* _Activity_:
Answer these questions from the Reykjavik walk passage below.
1. What was on display as "Member of the Month" in the museum window?
2. What reason did the cafe owner give for the milk not frothing?
3. What did the man on the low wall do with the balloon animals?

* _Passage to read_:
I took lots of photos of graffiti and, my latest photographic interest, colours, eg lots of walls and brightly coloured corrugated tin.  It was lovely to be walking around Reykjavik again.  I had a peep in the window of The Icelandic Phallological Museum, a concept which horrifies me.  The “Member of the Month” was on display in the window, a distressingly large skyward-pointing giraffe penis encased in a cylinder of embalming fluid.  I also spotted a souvenir t-shirt with the museum’s name and the logo: “This Museum is not for Pussies”.  I felt somewhat prudish and that I shouldn’t be gawping, but I had a snigger to myself.  They seemed to have some rather, erm, unique souvenirs too, ranging from keyrings to hats, all featuring appendages suitable for the museum’s niche subject matter!

I managed to re-caffeinate myself at my favourite cafe, Litli Bóndabærinn , open today, though the owner (from Kent!) warned that he was using milk from special-grass cows, or some such, so the milk wouldn’t froth.  It had a distinctive flavour, which I think was ok, but possibly a bit cowy, like goat milk can be goaty.

The flea market was my main purpose for going into town today so, with a few graffiti photo opportunities, I headed straight there.  I was distracted somewhat by a slightly odd looking man sitting on a low wall with a small backpack, attached to which were maybe six different balloon dogs and animals.  I had wanted to take a photo of him but he stood up before I could move somewhere discreet.  I carried on walking but on hearing an almighty pop, I turned round.  He proceeded to unfasten each balloon animal from his backpack, lay them one by one on the pavement and stamp on them.  Quite a lot of people watched in horror, for it seemed cruel to be stamping on balloon animals.  I found it oddly disturbing, though I did get a few photos, including one of his sandaled foot poised to decimate another animal!

* _Material provided_:
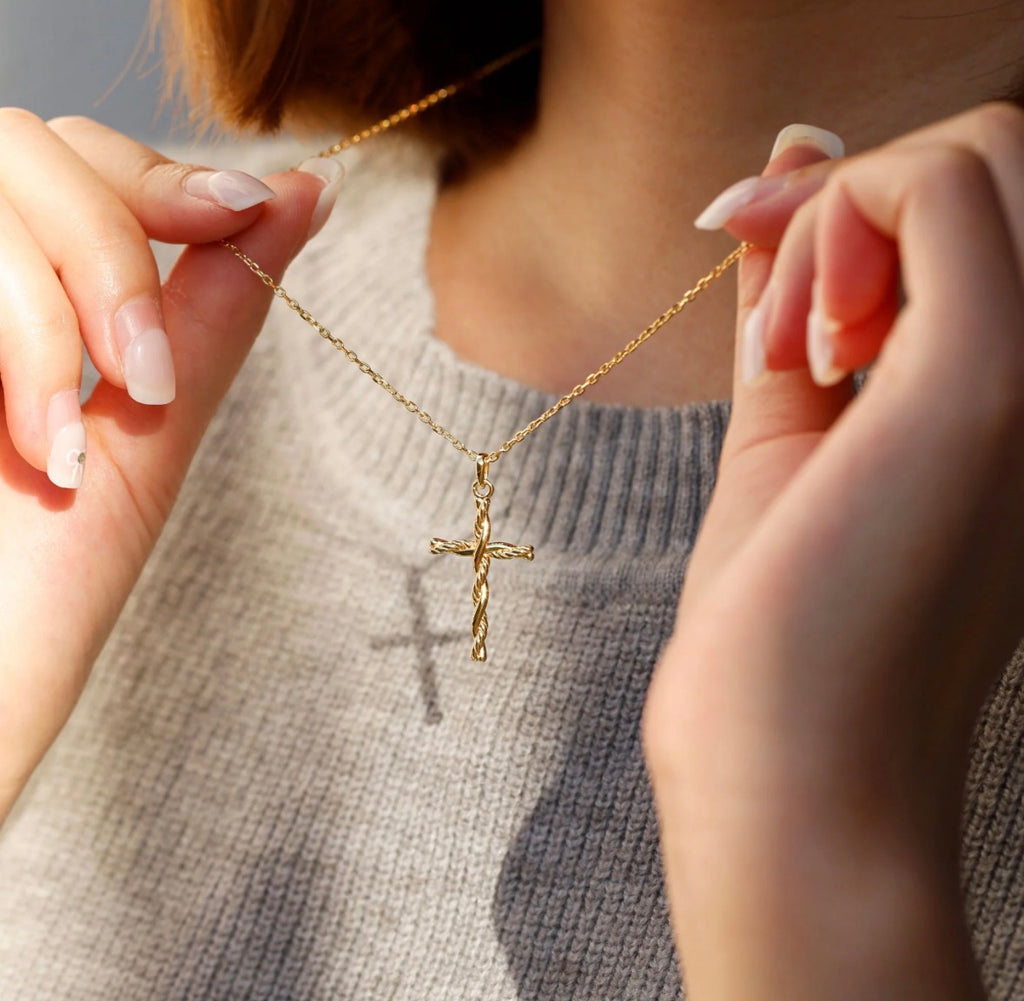 Interwoven Knot Cross Pendant
Necklace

* _Written solution_:
1. A very large, skyward-pointing giraffe penis encased in a cylinder of embalming fluid.
2. He was using milk from special-grass cows.
3. He unfastened each one from his backpack, laid them one by one on the pavement, and stamped on them.